Paul Cliff, ‘A Constellation of Abnormalities’ reviewed in Sydney Review of Books


Canberra, Schooled - review by Geoff page in Sydney Review of Books

Paul Cliff moved to Canberra in 1997. The Impatient World, published in 2002, was his first full-length collection. A Constellation of Abnormalities is, in effect, his second though he has six books altogether counting chapbooks. On Constellation’s back cover the late Noel Rowe describes Cliff as ‘Murrayesque in (his) capacity for correspondences’.  Certainly, like Les Murray, Cliff has a high degree of individuality (some might say quirkiness), an egalitarian brand of compassion and a considerable wit but his end product is very different to Murray’s.

Constellation is not explicitly divided into sections, but, as the product of fifteen years’ work, there is a sense of development throughout. ‘Continuity with Change’, as the politicians would have it. One definite continuity here is a feeling of relaxation. Cliff’s poems are always as long as they need to be — and this applies to the book’s prose poems too which, to some readers, might seem to risk prosiness but which do not actually succumb to it. Many of the poems are leisurely autobiographical narratives; many others are similarly-paced dramatic monologues.

An early example of the former is ‘Himalayan Rock Salt’ in which the poet recalls the hardships endured by porters bringing sacks of rock salt on their shoulders down from ‘the cloud-shredding peaks’, through the tree-line and rhododendron forests to where the poet is at leisure to enjoy ‘its pure, salt-sweet deliciousness on (his) tongue … / … the  true, precious taste of this earth.’ Though there is a passing reference to ‘education’ and the ‘study of a trade’ foregone by (or not offered to) the porters, Cliff is careful not to labour the ideological point the poem clearly makes.
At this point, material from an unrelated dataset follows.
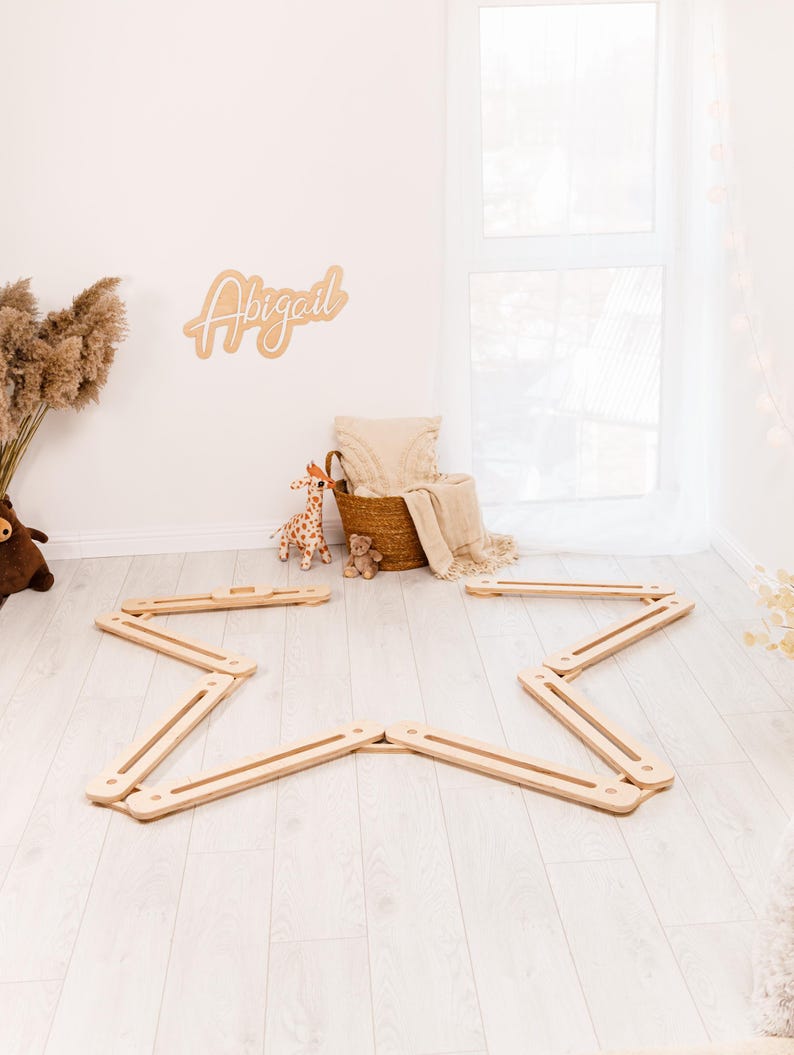May include: A wooden star-shaped balance beam set on a light wood floor. A woven basket with a blanket and pillow is in the background, along with a wooden sign that says "Abigail". A stuffed giraffe and teddy bear are also in the background.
A fine example of the monologue (and of the prose poem) is seen a few pages later on as Cliff assumes a sensibility totally unlike the autobiographical one in the poem just discussed. Matters of industrial justice are far from the mind of Harry Flashman, hero of George MacDonald Fraser’s twelve ‘Flashman’ novels, who has (probably deservedly, according to Cliff) fetched up at a ‘rag-tailed paradise crawling with Adventist & Presbyterian religious at the scrag end of the Imperial World.’ Here, among other denizens, our hero has to endure ‘braying packs of loud-mouthed Australians on diving tours’ while he savours (at a distance, these days) ‘the frisky fillies and lovely young mares trip(ping) their way to Sunday church.’

At times these narrative elements can produce something akin to flash-fiction — as in the title poem, ‘A Constellation of Abnormalities’. Here Cliff creates a nice juxtaposition of an ‘inexplicably foxy’ female cardiologist and her hapless, middle-aged male patient who suffers from the eponymous, though admittedly poetic, ‘constellation of abnormalities’. ‘Should 25 years’ intensive medical training preclude you from being a poet as well? At heart.’ The poem’s last sentence, with its brand name and jokiness, has a typically Cliffian tone to it: ‘ … she’ll need to kick this consultation along — and get her cardiological skates on — if she wants time to get home and tug on her Lorna Jane sports shorts and top and fit in her evening jog.’

Certainly, Constellation is a constellation. The variety of subjects, strategies and accents in this long-anticipated collection is impossible to summarise neatly. The comedy ranges from unapologetic farce through to oblique and sophisticated wit; the drama from political protest, through unalloyed tenderness to historical irony, a fine example of the last being ‘Traudl Junge at Noosa: the sea, the sun, the dictationist’.

Hitler’s ‘personal dictationist’ survives the war and in the early 1970s is visiting her sister at Noosa. The poem’s closing lines are another indicator of Cliff’s talent for tone and detail: ‘ … her shoulders start to burn, and she takes a last drag / on her cigarette, pushes it face-down in the sand. / Snaps her bathing cap on — stands and saunters light-hipped / toward her sister and niece who wave from the surf. // One life might bear all manner of strange fruit. / As it does for this ex-Hitler girl: / the dictator’s dictationist, at 22. / And now showing a leg at Noosa, thirty years on. / Still looking good in a two-piece swimsuit.’